A Tânia, que tem 18 anos e frequenta o 10º ano, ficou grávida do Marco, numa tarde em casa de uma colega, entre o barulho das luzes. A Tânia sabe que se disser ao pai, corre o risco de ganhar uma maquilhagem gótica instantânea até porque o Benfica já não mantém a constância de resultados de outrora, que garantia a harmonia de milhões de famílias portuguesas e o pai pode estar particularmente mal disposto. Só para começar. Seguir-se-ia um monólogo de kickboxing, as coisinhas à porta e um “não voltes que para putas cá em casa já me bastou a cabra da tua irmã.”. O Marco, depois do choque inicial, conseguiu falar com a sua mãe, que encaminhou a Tânia para uma “clínica” na Amadora, onde, apesar dos esgares de mecânico auto da abortadeira, a coisa foi feita. Claro que dificilmente a Tânia terá algum dia um filho, porque a fisiologia humana é bem mais complexa que um motor da fiat.

A Marta, executiva na casa dos 30, viu-se grávida quando menos esperava. Provavelmente confundiu as pílulas de emagrecimento com a pílula contraceptiva, o que é natural, porque acorda tão cedo que para não incomodar ninguém, faz tudo às escuras. O que é uma chatice, logo agora que as 14 horas de trabalho diário estão prestes a dar frutos, no caso uma bela cadeira em forma de meia melancia a que os directores da empresa têm direito. Uma gravidez neste momento seria a destruição do trabalho dos últimos 5 anos. Por isso, falou com o marido e num fim-de-semana foram a Badajoz, trataram do assunto e voltaram a tempo de ver a crónica semanal do Prof. Marcelo.

A Tânia corre o risco de ir parar a um hospital, porque o mecânico, mais habituado a camiões TIR que a mecanismos delicados, deixou-lhe as entranhas exangues. Corre ainda o risco de algum grilo falante de bata branca a denunciar.

A Marta não corre riscos. Na segunda-feira está na sua secretária, com a proficiência de sempre e a atitude de cão-de-fila que a administração da empresa tanto aprecia.

Com a lei e a prática que temos, sedimentamos o traço que nos distingue dos países verdadeiramente civilizados. Ao proibir-se em Portugal uma prática que é permitida aqui ao lado, eterniza-se a diferença entre ricos e pobres, ou para ser mais exacto, entre os informados e os que não estão informados. Até porque não é exactamente uma questão financeira.

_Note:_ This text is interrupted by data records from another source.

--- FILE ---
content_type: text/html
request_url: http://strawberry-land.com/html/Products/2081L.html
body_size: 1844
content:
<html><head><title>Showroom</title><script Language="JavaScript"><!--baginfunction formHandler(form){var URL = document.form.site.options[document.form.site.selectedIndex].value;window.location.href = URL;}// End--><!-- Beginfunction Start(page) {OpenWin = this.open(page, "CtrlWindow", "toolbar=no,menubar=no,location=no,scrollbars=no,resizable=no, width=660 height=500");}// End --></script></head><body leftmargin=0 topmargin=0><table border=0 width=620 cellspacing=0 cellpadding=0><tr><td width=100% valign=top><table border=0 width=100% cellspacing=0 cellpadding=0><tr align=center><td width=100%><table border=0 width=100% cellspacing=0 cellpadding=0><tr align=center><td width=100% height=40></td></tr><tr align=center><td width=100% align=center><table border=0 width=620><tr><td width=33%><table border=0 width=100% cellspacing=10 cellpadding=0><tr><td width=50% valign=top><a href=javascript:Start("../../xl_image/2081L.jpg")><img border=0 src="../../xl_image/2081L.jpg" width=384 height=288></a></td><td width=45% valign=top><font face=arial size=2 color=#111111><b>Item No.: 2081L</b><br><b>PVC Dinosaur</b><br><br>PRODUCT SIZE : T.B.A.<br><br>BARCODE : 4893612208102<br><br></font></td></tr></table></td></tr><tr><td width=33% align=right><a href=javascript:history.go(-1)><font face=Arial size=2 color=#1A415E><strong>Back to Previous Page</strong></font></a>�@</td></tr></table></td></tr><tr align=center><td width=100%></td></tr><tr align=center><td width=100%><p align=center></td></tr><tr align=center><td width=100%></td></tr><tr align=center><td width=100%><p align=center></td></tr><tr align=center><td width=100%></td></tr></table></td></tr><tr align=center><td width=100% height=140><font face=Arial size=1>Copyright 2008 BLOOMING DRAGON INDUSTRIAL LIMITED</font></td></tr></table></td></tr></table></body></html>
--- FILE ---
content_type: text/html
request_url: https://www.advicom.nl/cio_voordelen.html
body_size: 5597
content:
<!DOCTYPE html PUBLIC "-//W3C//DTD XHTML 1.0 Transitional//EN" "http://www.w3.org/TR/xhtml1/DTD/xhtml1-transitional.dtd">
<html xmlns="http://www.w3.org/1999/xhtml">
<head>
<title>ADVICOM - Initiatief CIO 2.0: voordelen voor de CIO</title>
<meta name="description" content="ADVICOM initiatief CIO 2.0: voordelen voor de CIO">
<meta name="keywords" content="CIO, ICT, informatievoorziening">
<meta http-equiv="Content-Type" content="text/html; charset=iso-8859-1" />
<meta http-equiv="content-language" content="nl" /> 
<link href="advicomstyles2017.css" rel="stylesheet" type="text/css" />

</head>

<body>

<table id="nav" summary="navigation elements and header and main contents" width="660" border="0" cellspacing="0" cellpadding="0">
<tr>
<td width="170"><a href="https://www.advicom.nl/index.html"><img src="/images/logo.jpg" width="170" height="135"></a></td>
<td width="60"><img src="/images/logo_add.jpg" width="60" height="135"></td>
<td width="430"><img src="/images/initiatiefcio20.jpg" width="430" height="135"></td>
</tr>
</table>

Provavelmente um aborto é mais caro na Amadora do que em Badajoz. É uma questão de acesso a informação, de possibilidade factual de recorrer a esses meios. Quem está desesperado, numa situação frágil e de emergência, recorre a tudo o que puder. O carácter secreto, clandestino, obscuro do aborto torna os frágeis em mais frágeis ainda.

Por tudo isto, a atitude mais inteligente é a que permita trazer o aborto à superfície, que o retire da obscuridade. Não há divisão entre os adeptos do sim e os adeptos do não, porque estes não conseguem garantir com a mínima seriedade que as mulheres portuguesas vão deixar de abortar. Se querem, como eu e a esmagadora maioria da população, que o aborto deixe de ser uma prática comum, se reduza e eventualmente se extinga, devem começar por aceitar que existe e que a melhor maneira de o evitar é promover a informação, serem melhores cidadãos, mais solidários, voluntariamente prestarem serviços de aconselhamento às grávidas e não fazer um julgamento ético sem qualquer contraditório.

Não está em causa no referendo, repito, uma contabilização de quantas pessoas votam sim ou votam não, porque a ética não se vota.
As opções são simples. De um lado estão aqueles que querem resolver o problema começando por reconhecer a sua existência. Do outro estão aqueles que sabendo que ele existe, não o reconhecem, na estúpida esperança que desapareça.

Este referendo é um confronto entre a inteligência, a capacidade de compreender o Mundo e o obscurantismo. Puro e duro.

No dia 11, espero que não optem pela indiferença que nos doma e que não tenham medo de ser inteligentes.